Records to process:

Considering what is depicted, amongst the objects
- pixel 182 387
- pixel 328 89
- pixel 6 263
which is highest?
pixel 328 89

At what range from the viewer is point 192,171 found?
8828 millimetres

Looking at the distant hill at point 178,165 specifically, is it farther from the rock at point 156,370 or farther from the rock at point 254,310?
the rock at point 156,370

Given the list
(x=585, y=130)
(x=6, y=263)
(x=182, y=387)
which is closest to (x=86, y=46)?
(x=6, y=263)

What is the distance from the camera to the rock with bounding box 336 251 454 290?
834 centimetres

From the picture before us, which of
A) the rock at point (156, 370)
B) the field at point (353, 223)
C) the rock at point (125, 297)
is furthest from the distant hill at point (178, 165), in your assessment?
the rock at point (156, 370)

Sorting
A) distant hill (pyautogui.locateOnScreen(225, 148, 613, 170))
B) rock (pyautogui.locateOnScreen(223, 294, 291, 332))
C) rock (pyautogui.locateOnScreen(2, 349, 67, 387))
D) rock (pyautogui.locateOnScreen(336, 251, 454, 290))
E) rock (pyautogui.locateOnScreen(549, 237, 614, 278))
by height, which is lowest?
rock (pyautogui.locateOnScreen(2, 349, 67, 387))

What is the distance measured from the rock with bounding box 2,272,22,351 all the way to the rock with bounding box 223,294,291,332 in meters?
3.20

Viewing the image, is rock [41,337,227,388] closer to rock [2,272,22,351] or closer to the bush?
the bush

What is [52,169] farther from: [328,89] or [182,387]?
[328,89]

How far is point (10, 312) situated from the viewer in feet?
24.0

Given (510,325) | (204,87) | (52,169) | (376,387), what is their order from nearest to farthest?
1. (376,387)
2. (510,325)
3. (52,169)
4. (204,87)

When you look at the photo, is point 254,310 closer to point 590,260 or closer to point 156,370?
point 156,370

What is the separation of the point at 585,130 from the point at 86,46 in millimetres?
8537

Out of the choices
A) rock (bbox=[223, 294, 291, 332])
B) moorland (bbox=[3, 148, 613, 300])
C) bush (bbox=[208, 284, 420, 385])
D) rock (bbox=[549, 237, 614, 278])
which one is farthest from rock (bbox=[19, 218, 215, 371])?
==
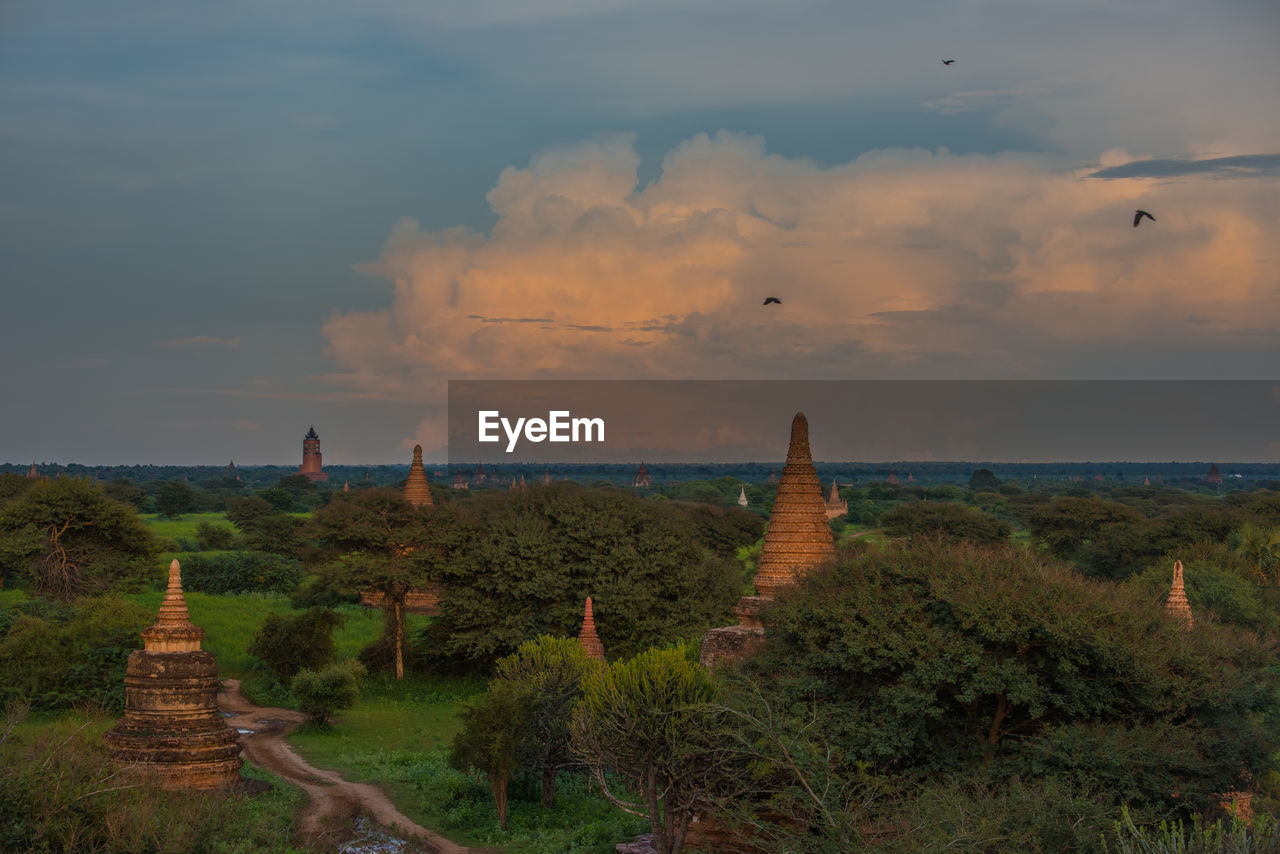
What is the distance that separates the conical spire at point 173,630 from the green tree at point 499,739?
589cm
---
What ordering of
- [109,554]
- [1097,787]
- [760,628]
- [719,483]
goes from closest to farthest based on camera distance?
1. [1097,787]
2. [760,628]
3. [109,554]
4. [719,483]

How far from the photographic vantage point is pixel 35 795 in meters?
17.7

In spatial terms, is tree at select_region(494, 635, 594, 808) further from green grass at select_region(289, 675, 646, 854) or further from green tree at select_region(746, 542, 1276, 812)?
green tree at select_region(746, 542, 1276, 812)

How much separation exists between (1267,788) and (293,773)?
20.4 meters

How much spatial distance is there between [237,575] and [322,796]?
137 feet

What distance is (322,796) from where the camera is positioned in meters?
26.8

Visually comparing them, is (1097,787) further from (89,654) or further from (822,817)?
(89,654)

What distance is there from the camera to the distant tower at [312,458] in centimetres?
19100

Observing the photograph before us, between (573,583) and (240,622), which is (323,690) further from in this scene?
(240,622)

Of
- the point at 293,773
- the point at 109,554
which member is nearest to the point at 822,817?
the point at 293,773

Given exercise: Show every line from the items above that contains the string "nearest", and treat uppercase and lowercase letters as different.

Response to this task:
Given (510,325) | (204,87) | (52,169) | (376,387), what is their order from nearest to farthest?
which member is nearest to the point at 822,817?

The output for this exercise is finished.